(What to work on):
- 1) In the passage on dementia, list each role or title given to Iris Murdoch in the sentence that begins "So wrote John Bayley".
- 2) Echo part of the passage on dementia word for word. Begin at the words "There are other" and stop after the words "train of events.".
- 3) According to the passage on dementia, what illness did Iris Murdoch die of?

(Text for analysis):
------------

Dementing is part Lamenting, a muted cry for compassion unlikely to be heeded in an ugly world, a veiled expression of grief for times past, the signal for retreat into the last bastion, the inscrutable inner self.
There are other aspects to Dementia, especially to the senses of a Caregiver. "The smell of Iris' mother's flat, when she was daft and elderly, was appalling.... The ghost of that smell comes now from Iris, a haunting of mortality."
So wrote John Bayley in "Elegy to Iris," tribute to his wife, Oxford philosopher and novelist Iris (Jean) Murdoch (1919-1999), who died of Alzheimer's, nursed nearly to the end by her devoted husband.
Bayley focussed on the idyllic, their honeymoon of a life, touching briefly on the burdensome and the smelly, and never recounting any remedial action for the distressing, seemingly irreversible train of events.

------------

(Source information):
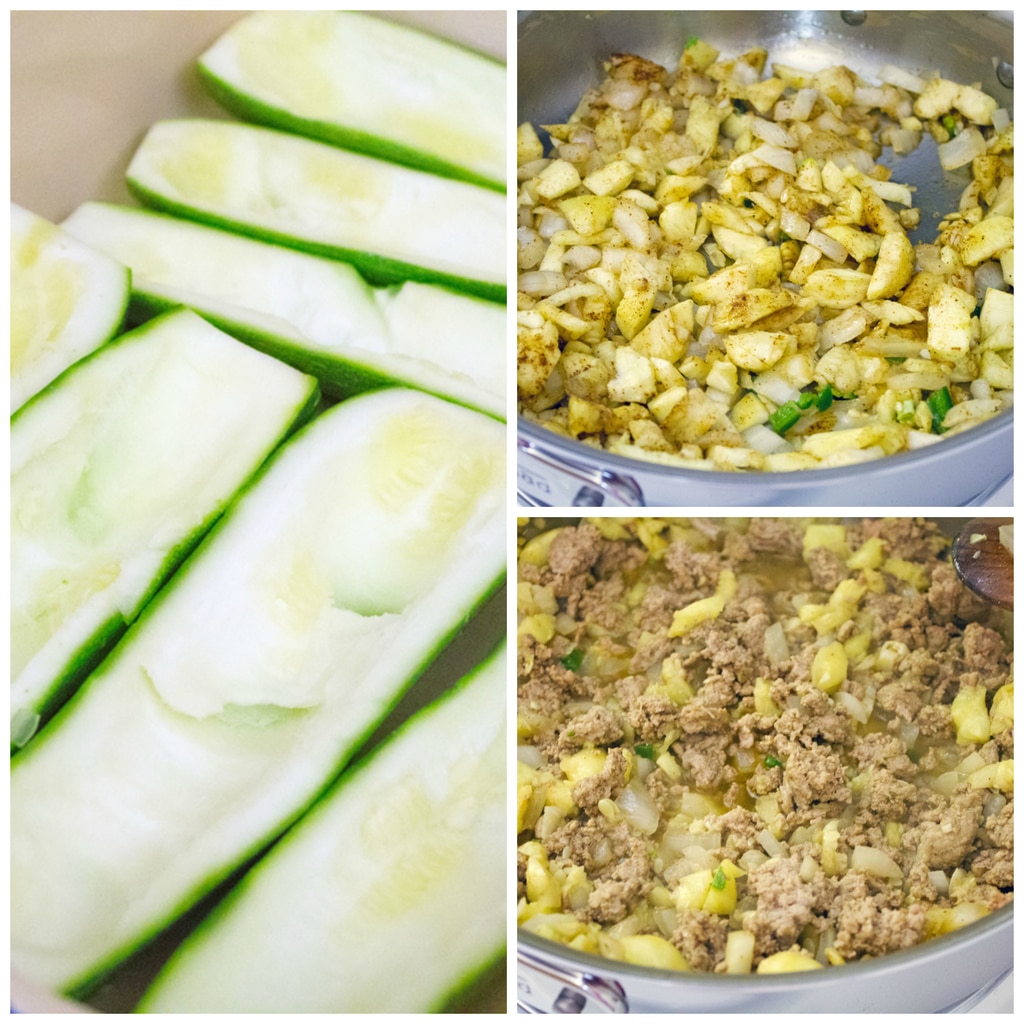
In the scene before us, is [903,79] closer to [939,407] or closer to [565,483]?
[939,407]

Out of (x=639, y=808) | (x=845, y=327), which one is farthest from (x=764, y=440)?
(x=639, y=808)

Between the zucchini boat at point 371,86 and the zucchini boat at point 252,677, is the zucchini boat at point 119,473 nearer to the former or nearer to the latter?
the zucchini boat at point 252,677

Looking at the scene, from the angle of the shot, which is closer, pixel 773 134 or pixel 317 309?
pixel 317 309

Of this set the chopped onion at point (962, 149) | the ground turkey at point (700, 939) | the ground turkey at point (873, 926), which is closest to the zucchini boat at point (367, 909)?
the ground turkey at point (700, 939)

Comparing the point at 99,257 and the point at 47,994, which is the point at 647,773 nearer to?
the point at 47,994

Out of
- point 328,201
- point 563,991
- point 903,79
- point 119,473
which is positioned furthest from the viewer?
point 903,79

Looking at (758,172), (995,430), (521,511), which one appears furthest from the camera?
(758,172)

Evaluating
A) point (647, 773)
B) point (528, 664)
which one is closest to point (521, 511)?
point (528, 664)
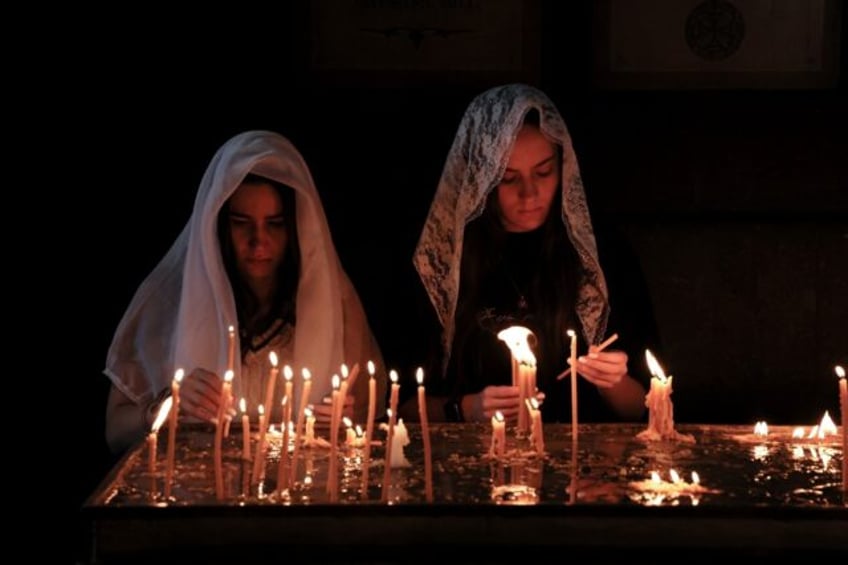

------------

(Responses by task):
- 1)
- Wife of John Bayley
- Oxford philosopher
- Novelist

- 2)
There are other aspects to Dementia, especially to the senses of a Caregiver. "The smell of Iris' mother's flat, when she was daft and elderly, was appalling.... The ghost of that smell comes now from Iris, a haunting of mortality."
So wrote John Bayley in "Elegy to Iris," tribute to his wife, Oxford philosopher and novelist Iris (Jean) Murdoch (1919-1999), who died of Alzheimer's, nursed nearly to the end by her devoted husband.
Bayley focussed on the idyllic, their honeymoon of a life, touching briefly on the burdensome and the smelly, and never recounting any remedial action for the distressing, seemingly irreversible train of events.

- 3) Alzheimer's.